**EXERCISE REQUIREMENTS**
In this exercise, the entries below include pictures. Repeat exactly the lines from the line with "Protestas en Caracas" to the line with "Czwarte zdjęcie samochodu", including both, but without the pictures.

**DATA SECTION**
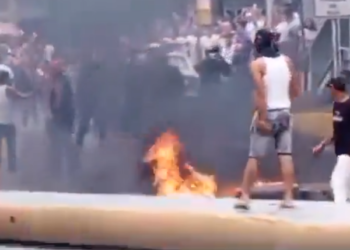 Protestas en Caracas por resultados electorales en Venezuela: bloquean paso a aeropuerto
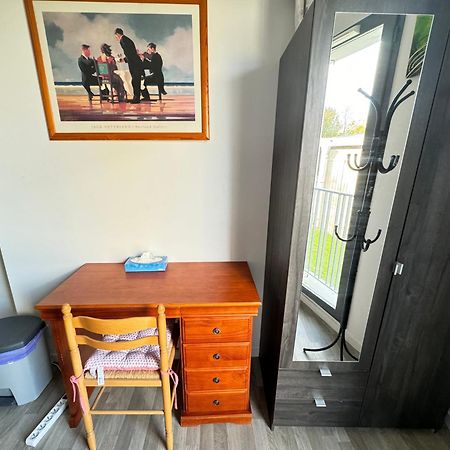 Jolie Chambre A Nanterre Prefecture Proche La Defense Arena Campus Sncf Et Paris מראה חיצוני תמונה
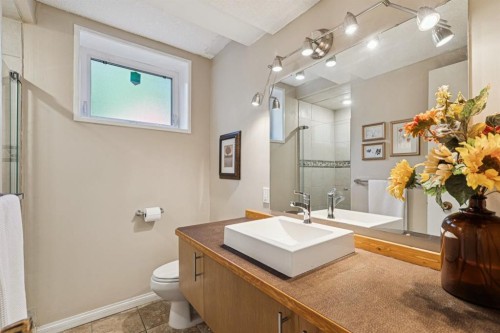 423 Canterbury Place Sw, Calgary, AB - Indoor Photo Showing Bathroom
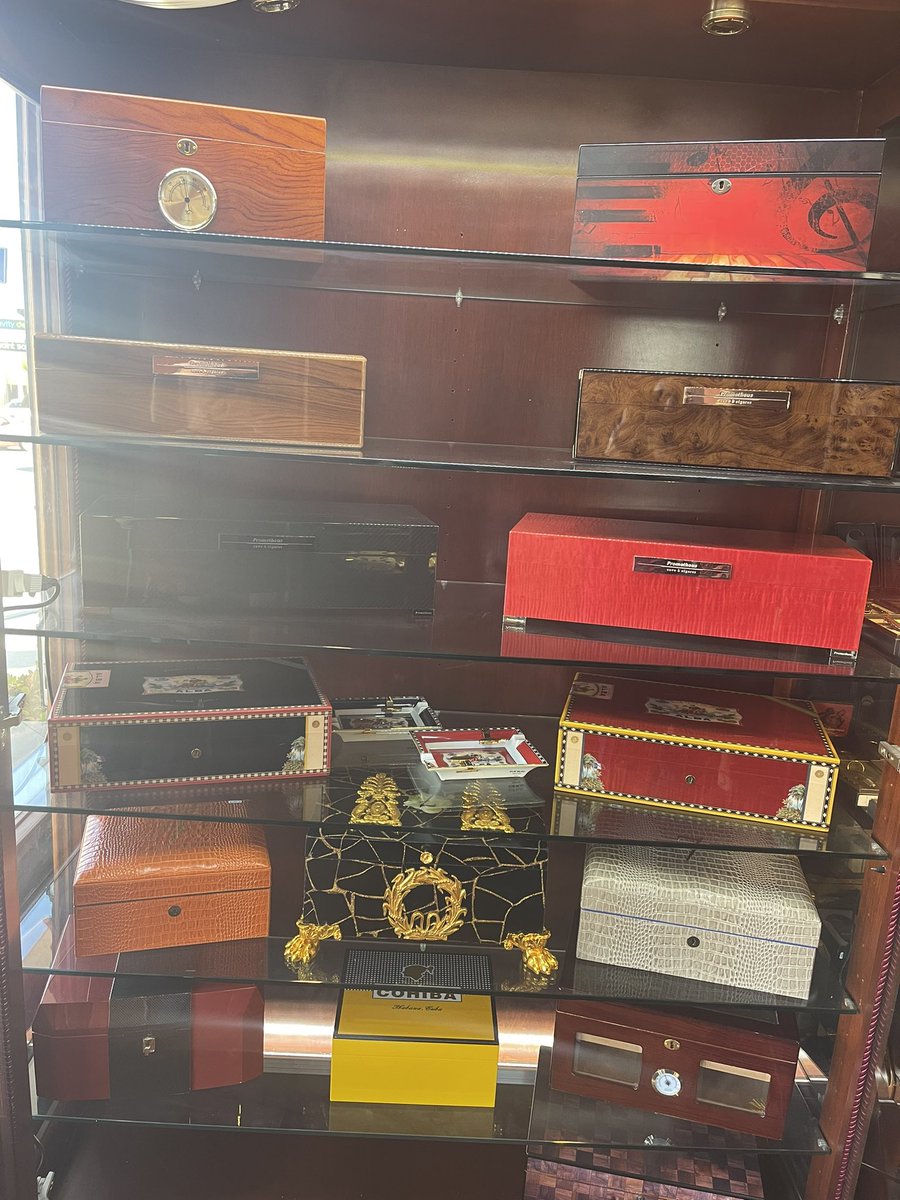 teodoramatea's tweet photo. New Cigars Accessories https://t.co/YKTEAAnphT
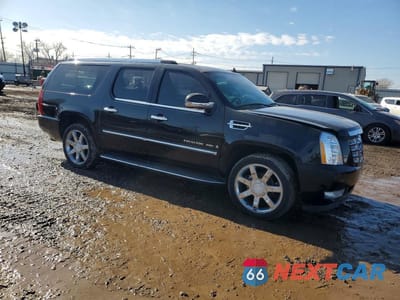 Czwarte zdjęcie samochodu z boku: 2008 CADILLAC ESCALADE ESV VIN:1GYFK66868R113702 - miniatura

...

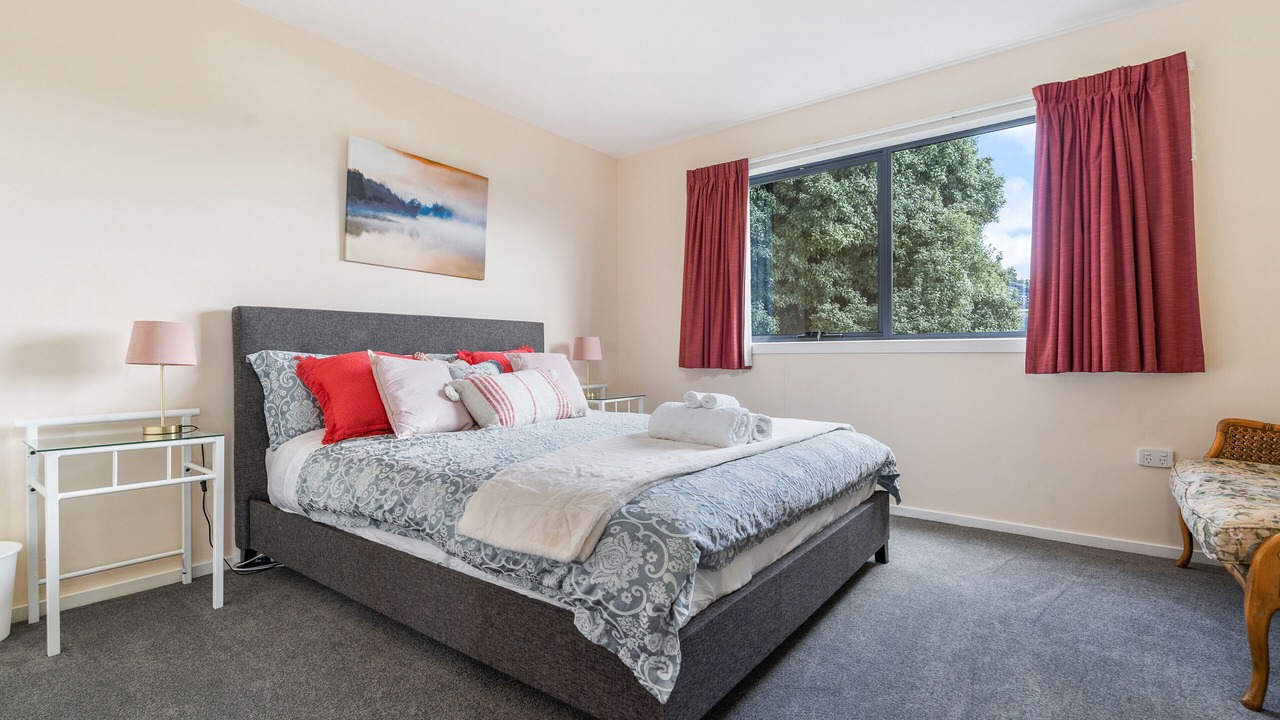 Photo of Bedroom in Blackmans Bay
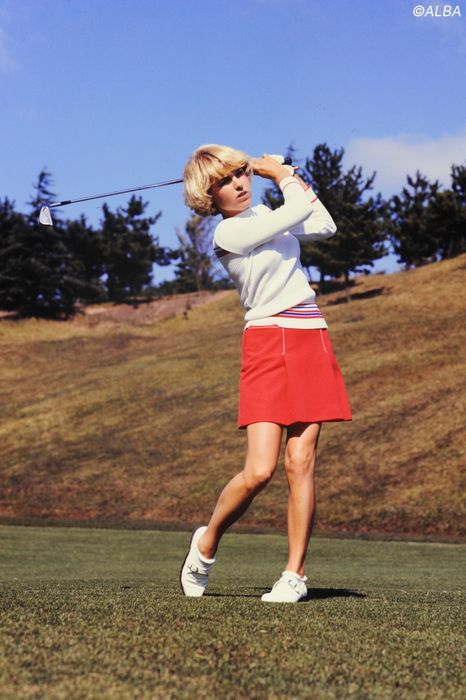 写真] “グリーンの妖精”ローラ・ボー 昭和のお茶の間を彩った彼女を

* * *

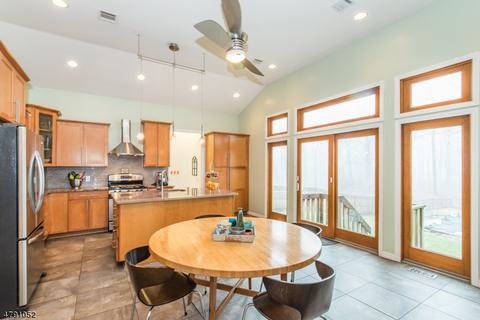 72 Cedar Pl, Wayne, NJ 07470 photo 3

**SOLVED PROBLEM**
 Protestas en Caracas por resultados electorales en Venezuela: bloquean paso a aeropuerto
 Jolie Chambre A Nanterre Prefecture Proche La Defense Arena Campus Sncf Et Paris מראה חיצוני תמונה
 423 Canterbury Place Sw, Calgary, AB - Indoor Photo Showing Bathroom
 teodoramatea's tweet photo. New Cigars Accessories https://t.co/YKTEAAnphT
 Czwarte zdjęcie samochodu z boku: 2008 CADILLAC ESCALADE ESV VIN:1GYFK66868R113702 - miniatura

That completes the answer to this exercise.